WHAT THE EXERCISE ASKS | Convert the rows below into a Markdown table with two columns, No. and Text, numbering each row and skipping any blank lines. Leave out the pictures.
-- Opening Marker --
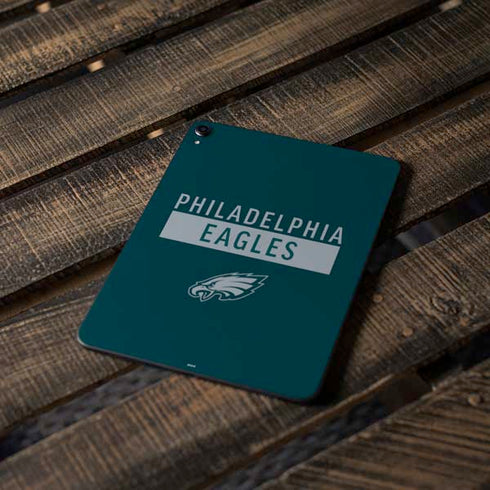 NFL Philadelphia Eagles Green Performance Series Apple iPad Pro Skin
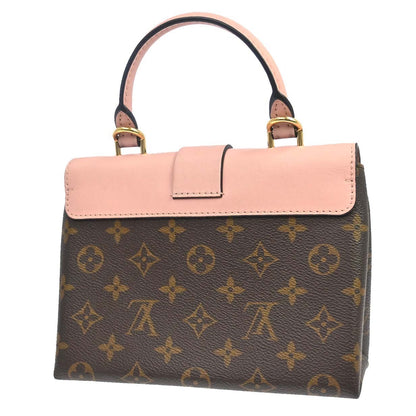 Louis Vuitton Locky BB Monogram, Brown, Canvas, Handbag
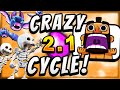 2.1 ELIXIR! CHEAPEST HOG CYCLE in CLASH ROYALE!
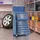 Homcom Werkstattwagen Metall 61,5 x 33 x 113 cm blau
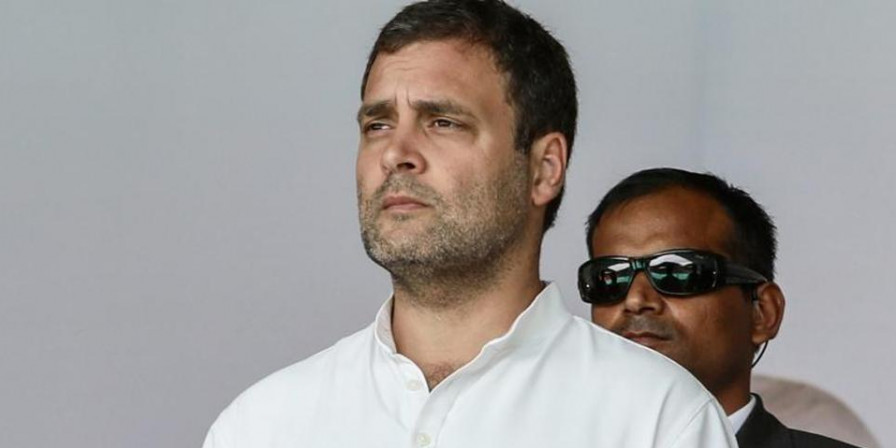 महाराष्ट्र में बोले राहुल गांधी- चांद पर रॉकेट भेजने से नहीं भरेगा देश के युवाओं का पेट
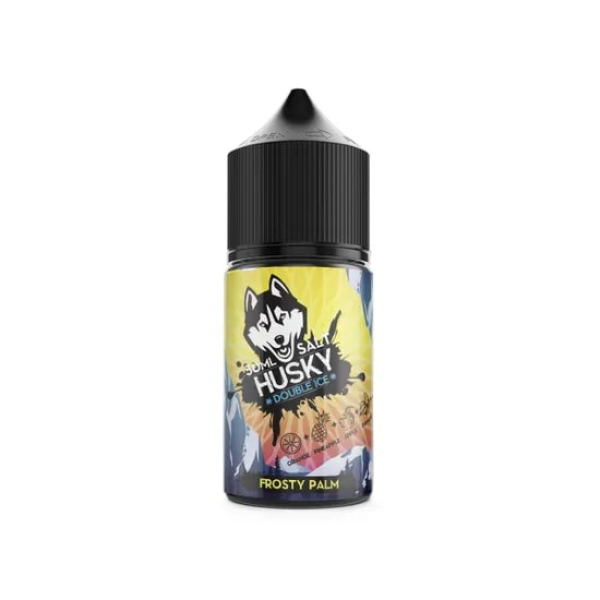 Жидкость Husky salt Double ice Frosty Palm (Апельсин ананас яблоко банан мята) (30 мл, 20 мг/мл) в Сыктывкаре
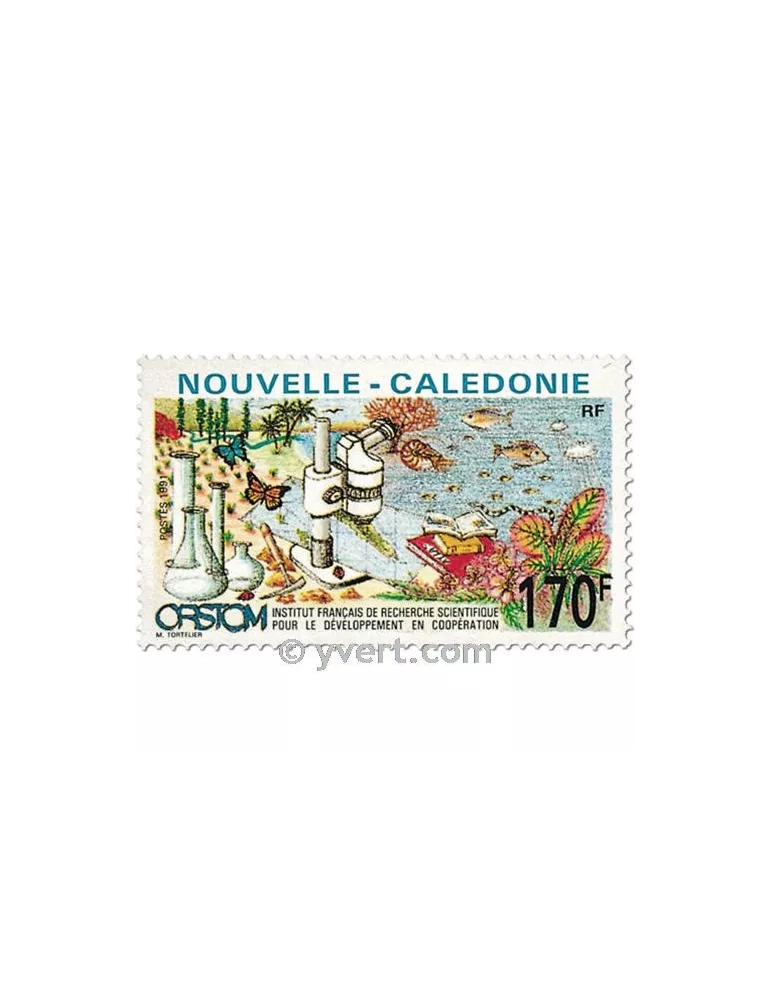 n° 616 -  Timbre Nelle-Calédonie Poste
-- Closing Marker --
RESULT FOR THIS TASK |
| No. | Text |
|---|---|
| 1 |  NFL Philadelphia Eagles Green Performance Series Apple iPad Pro Skin |
| 2 |  Louis Vuitton Locky BB Monogram, Brown, Canvas, Handbag |
| 3 |  2.1 ELIXIR! CHEAPEST HOG CYCLE in CLASH ROYALE! |
| 4 |  Homcom Werkstattwagen Metall 61,5 x 33 x 113 cm blau |
| 5 |  महाराष्ट्र में बोले राहुल गांधी- चांद पर रॉकेट भेजने से नहीं भरेगा देश के युवाओं का पेट |
| 6 |  Жидкость Husky salt Double ice Frosty Palm (Апельсин ананас яблоко банан мята) (30 мл, 20 мг/мл) в Сыктывкаре |
| 7 |  n° 616 -  Timbre Nelle-Calédonie Poste |